Difficult year expected in 2009 Fehrenbach: corporate strategy paying off; Research and development expenditure remains high
· Headcount increased by roughly four percent in 2008
· Investments in the future to be continued
· International presence to be extended
Stuttgart -The Bosch Group expects 2009 to be one of its most difficult years in living memory. This is due to the strained situation of the global economy, which is placing an especially heavy burden on the automotive industry. “From today’s perspective, we cannot yet say what fiscal 2010 will be like,” said Franz Fehrenbach, chairman of the Bosch board of management. More clarity in this respect was not expected until the second half of 2009, he said. Nonetheless, the company intends to get by without making any drastic cuts in personnel. “It is our objective to retain our core workforce if at all possible during this difficult phase,” Fehrenbach said. Especially in Germany, he added, the company was confident that it could achieve this, thanks to the many flexible worktime tools available. It would, however, be more difficult in countries that do not have programs such as worktime accounts, shorter working hours, or shorter working weeks. “Here, unfortunately, we cannot rule out personnel adjustments,” Fehrenbach said. Worldwide, the Bosch Group employed 282,000 associates as of January 1, 2009, compared with 271,000 in the previous year. In Germany, the number of Bosch associates increased by a strong 2,000 to 114,000. Of this number, roughly 1,500 joined Bosch as a result of first-time consolidations.

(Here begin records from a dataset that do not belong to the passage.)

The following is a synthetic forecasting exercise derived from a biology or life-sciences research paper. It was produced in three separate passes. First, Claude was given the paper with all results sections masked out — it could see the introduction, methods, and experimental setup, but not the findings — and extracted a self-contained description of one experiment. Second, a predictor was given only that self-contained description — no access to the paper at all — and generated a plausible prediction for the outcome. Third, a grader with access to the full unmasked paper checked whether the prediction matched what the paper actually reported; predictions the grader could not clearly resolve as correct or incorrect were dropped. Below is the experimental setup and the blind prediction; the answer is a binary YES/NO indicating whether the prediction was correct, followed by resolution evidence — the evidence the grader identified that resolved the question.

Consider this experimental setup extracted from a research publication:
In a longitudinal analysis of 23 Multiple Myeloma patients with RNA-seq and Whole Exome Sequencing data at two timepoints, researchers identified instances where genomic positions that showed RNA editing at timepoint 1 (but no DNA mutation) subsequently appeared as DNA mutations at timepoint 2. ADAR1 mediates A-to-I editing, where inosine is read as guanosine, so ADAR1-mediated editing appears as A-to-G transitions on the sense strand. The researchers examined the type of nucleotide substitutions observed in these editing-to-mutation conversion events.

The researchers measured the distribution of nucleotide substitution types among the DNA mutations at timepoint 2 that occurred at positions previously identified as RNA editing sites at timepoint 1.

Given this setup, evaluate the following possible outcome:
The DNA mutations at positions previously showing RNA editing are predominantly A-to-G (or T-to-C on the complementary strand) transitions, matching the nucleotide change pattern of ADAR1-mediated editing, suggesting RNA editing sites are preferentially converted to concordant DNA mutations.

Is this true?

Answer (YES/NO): YES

No cutbacks in investments in the future
“We have to manage the difficult balancing act between savings and important investments in the future,” Fehrenbach said. Thus, while all cost items were undergoing a critical review, at the same time all forward-looking projects and innovation efforts would be continued. Projects such as the expansion of the engineering center in Abstatt and the acquisition of land for the research center in Malmsheim (both in Germany) will be continued as planned.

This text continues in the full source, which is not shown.